Music of Reflection and Resurrection
Details
D.J. Cleavinger full profile / Solo piano / 1 musician
Full program notes
Leonard Bernstein's Overture to Candide is a well-loved work for orchestras and concert bands world-wide. This piano transcription opens with boisterous fanfares and a raucous main theme, but is soon juxtaposed by a warm lyrical melody.
This is a stark contrast, yet a perfect match to Beethoven’s C Minor Sonata, Op. 10, No. 1, as the opening Allegro displays a similar ascending motif opposing a lamenting dialogue — typical of late-Classical 'Sturm und Drang' style (storm and stress). The ensuing material finds a much simpler, lilting melody which unfolds over bell-like chords, but soon reprises an air of mischief as the opening rhythmic idea is combined with such pleasant harmony.
The Adagio molto needs no description; it is another of Beethoven’s gorgeous eye-of-the-storm movements, a serene meditation from the drama of the two outer movements. His Finale shows off the orchestral nature of his keyboard writing: string tuttis, brass fanfares, and full use of the instrument’s color palette.
J.S. Bach's Prelude and Fugue in C# Minor is an intense and unparalleled work, full of darkness; though it is just 8 minutes long, it could easily fill a whole academic thesis.
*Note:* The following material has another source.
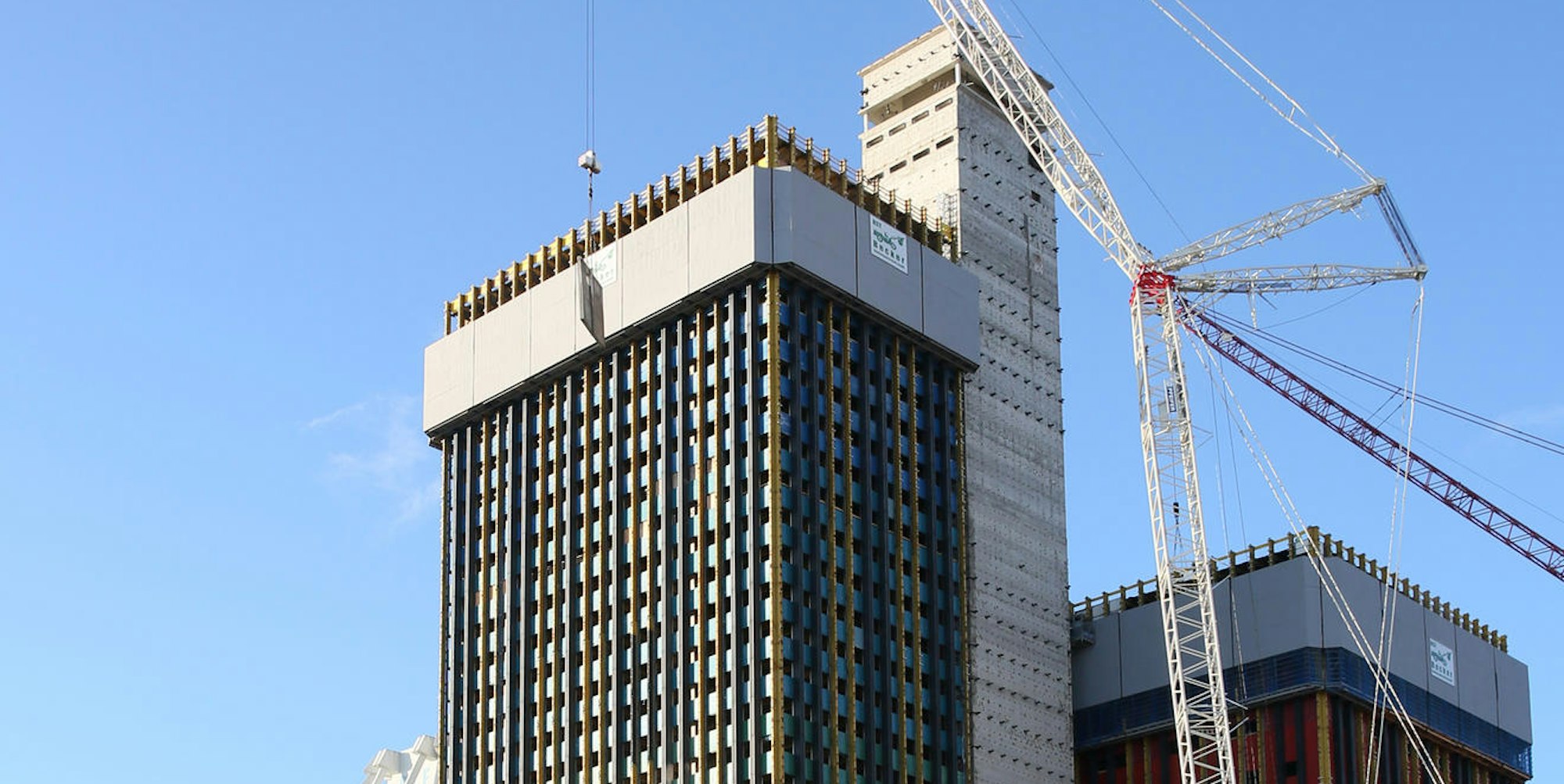 12122019_RückbauDtWelle_03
The prelude is tragic, to put it mildly, but pales in comparison to the fugue, a numerological interweaving of the utmost profundity. It is a 5-voice fugue (a rarity, even for Bach) which opens with a yearning 5-note subject (an homage to the 5 wounds of Christ on the cross, as well as the 5 ‘Messianic’ Psalms in which Christ speaks in the first person, notably Psalm 22); its stoic nature and lasting presence in the whole work permit its designation as the ‘Father’ subject (the Alpha and Omega - Rev 1:8). The ‘Spirit’ subject marks the second fugal region: hovering, recurring eighth notes permeating the rhythmic and harmonic texture. And the ‘Christ’ subject, a seven note theme, can be lyricized with Eli, lema sabachthani (My God, why have you forsaken me?) This outcry of Christ before his death is found in Matthew 27:46; 27+46=73, at which measure the ‘Father’ theme critically reemerges in the lowest register of the keyboard. The third fugal region is marked when the ‘Spirit’ theme drops out, leaving Christ to contend with the incessant repeating of that question: Why is it that the omniscient, omnipotent, omnipresent Father could permit his only Son to suffer such a fate? The answer, in the final bars, turns nobly towards Easter morning.
Chopin’s cycle of Etudes, Op. 10 are a different journey, each a small excursion to a new land, properly described by musicologist, Artur Bielecki:
“With Chopin, the technical problem (an excellent study for the pianist!) is only a point of departure, an impulse to the creation of a unique work. The greatest difficulty becomes the greatest beauty, the exercise a poem. The listener is astonished by the wealth of sounds and the irrepressible momentum of the études, or by the tunefulness of their melodies. Through the études, Chopin defined his innovative pianistic style, wrote his ‘gospel of piano music’. These [complete sets of Etudes, Opp. 10 and 25] paved the way for the etudes of Liszt, Scriabin, Rachmaninov, Debussy and Ligeti.”